## Short problem:
Copy the records below word for word, from the line containing "At what distance are" through the end of the records, both ends included. Leave the pictures out of your copy.

## Provided information:
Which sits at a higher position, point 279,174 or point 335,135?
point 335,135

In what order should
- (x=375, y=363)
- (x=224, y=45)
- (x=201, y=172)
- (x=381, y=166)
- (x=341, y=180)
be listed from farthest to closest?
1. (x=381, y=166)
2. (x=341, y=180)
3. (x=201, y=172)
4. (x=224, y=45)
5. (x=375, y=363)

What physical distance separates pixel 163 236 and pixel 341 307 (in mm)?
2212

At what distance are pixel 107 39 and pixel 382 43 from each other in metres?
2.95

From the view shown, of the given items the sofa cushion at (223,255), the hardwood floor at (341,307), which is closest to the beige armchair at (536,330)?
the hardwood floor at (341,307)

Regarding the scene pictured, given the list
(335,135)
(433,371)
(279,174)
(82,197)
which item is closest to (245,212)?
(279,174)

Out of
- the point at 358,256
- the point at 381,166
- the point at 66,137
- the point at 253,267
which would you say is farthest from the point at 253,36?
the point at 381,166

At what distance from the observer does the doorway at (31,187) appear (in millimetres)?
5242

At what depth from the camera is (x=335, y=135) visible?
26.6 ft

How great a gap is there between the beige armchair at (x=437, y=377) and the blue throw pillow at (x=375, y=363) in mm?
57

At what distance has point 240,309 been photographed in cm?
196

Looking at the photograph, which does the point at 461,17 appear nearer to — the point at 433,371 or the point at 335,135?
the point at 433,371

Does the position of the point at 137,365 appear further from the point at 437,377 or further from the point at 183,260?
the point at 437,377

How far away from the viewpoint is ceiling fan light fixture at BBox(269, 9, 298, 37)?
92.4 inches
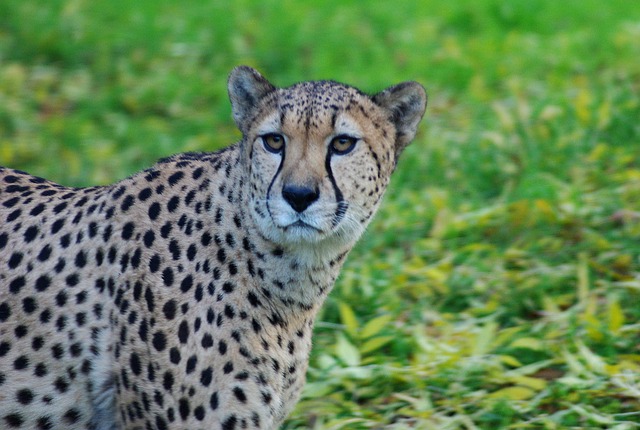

## Result of the exercise:
At what distance are pixel 107 39 and pixel 382 43 from each other in metres?
2.95

From the view shown, of the given items the sofa cushion at (223,255), the hardwood floor at (341,307), which is closest to the beige armchair at (536,330)?
the hardwood floor at (341,307)

Regarding the scene pictured, given the list
(335,135)
(433,371)
(279,174)
(82,197)
which item is closest to (245,212)?
(279,174)

Out of
- the point at 358,256
- the point at 381,166
- the point at 66,137
- the point at 253,267
which would you say is farthest from the point at 253,36?
the point at 381,166

At what distance from the observer does the doorway at (31,187) appear (in millimetres)?
5242

At what depth from the camera is (x=335, y=135) visible?
26.6 ft

How great a gap is there between the beige armchair at (x=437, y=377) and the blue throw pillow at (x=375, y=363) in mm?
57

At what distance has point 240,309 been photographed in cm?
196

Looking at the photograph, which does the point at 461,17 appear nearer to — the point at 433,371 or the point at 335,135?
the point at 433,371

Does the position of the point at 137,365 appear further from the point at 437,377 or further from the point at 183,260?
the point at 437,377

How far away from the viewpoint is ceiling fan light fixture at BBox(269, 9, 298, 37)?
92.4 inches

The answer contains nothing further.